Мне кажется, будто я долго спала и только недавно проснулась. И теперь мне свободно и легко дышать. И пока мне совсем никто не нужен. Я и Катька – мы обе очень свободно и легко живем сейчас. И я прошу вас: не надо со мной встречаться. Всего вам доброго».
Размашистые, крупные буквы, косо сползающие по синей почтовой бумаге. И почему-то карандашом. И нет подписи. Разгильдяйский почерк.
Вольнов перечитал письмо раз десять и даже посмотрел бумагу на свет.
Толпа разошлась. А он все стоял и время от времени пожимал плечами. Потом почему-то сказал вслух: «И буду век ему верна… Классика вторгается в жизнь. Черт бы ее побрал».

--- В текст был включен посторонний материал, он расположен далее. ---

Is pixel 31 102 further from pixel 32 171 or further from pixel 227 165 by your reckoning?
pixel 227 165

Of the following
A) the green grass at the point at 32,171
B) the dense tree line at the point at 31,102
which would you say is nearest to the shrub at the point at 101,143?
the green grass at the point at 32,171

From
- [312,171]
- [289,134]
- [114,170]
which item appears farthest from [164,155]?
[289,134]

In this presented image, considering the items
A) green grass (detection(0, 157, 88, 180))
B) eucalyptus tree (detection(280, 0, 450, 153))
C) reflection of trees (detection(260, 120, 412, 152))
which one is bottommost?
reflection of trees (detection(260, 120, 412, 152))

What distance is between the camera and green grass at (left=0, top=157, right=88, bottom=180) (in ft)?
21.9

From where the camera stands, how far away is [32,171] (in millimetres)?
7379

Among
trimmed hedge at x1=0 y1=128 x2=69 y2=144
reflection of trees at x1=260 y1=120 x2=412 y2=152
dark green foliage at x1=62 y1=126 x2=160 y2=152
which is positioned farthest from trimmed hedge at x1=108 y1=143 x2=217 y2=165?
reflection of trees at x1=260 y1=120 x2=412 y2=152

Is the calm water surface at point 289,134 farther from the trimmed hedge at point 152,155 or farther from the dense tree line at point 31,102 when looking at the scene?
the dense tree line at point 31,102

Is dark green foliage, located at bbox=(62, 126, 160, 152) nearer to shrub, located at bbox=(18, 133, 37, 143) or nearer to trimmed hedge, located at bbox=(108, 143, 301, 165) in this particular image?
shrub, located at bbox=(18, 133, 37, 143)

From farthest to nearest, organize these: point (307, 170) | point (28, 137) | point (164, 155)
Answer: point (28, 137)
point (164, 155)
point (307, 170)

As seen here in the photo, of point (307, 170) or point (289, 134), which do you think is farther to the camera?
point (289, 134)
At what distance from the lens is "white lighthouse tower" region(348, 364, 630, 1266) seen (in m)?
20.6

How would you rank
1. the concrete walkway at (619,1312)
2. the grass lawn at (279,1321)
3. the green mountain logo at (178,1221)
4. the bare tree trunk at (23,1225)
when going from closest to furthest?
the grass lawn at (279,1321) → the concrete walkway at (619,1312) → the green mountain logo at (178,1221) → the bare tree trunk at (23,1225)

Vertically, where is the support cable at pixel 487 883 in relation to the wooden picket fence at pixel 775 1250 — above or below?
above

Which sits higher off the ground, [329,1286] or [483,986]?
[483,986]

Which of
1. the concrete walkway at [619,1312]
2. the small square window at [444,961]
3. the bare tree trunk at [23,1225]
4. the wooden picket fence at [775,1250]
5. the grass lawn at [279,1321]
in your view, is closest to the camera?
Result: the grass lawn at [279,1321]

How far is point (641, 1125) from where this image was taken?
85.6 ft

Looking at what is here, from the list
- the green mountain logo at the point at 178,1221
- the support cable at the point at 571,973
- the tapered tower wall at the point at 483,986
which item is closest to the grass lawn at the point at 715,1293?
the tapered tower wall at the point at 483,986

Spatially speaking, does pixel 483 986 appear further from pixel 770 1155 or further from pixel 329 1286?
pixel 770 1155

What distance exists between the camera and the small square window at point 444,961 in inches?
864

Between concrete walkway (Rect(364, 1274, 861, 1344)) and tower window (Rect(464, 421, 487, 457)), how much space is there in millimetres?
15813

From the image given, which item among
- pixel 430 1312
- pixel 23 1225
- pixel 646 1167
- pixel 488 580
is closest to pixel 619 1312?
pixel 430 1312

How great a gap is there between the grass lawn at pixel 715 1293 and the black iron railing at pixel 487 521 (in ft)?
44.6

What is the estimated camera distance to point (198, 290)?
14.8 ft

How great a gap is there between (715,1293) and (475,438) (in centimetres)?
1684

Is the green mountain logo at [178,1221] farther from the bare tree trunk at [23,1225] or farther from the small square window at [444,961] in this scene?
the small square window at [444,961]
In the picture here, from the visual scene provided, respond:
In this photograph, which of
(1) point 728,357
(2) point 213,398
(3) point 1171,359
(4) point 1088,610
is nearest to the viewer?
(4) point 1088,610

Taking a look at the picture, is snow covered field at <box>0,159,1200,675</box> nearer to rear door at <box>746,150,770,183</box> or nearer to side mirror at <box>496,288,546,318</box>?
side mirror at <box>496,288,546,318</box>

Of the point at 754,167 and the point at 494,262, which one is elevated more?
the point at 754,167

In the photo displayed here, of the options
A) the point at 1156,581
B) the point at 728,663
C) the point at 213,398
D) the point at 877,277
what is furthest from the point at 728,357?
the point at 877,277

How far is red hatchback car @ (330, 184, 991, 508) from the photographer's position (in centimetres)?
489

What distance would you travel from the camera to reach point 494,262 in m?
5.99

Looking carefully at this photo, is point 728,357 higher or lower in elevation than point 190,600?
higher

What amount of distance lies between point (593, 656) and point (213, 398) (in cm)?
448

Он заставил себя усмехнуться и повернул фуражку козырьком назад. И вдруг с необыкновенной ясностью, отчетливостью, как в искатель фотоаппарата, увидел черные сопки, раздерганный нижний край туч на фоне этих сопок, длинный свинцовый язык воды – бухту. Суда на якорях. Чайки. Эскимоску, которая поднялась с камня и медленно пошла мимо, все такая же безучастная ко всему вокруг, с молчаливым ребенком за пазухой. Полы меховой кухлянки хлестали ее по маленьким аккуратным унтам.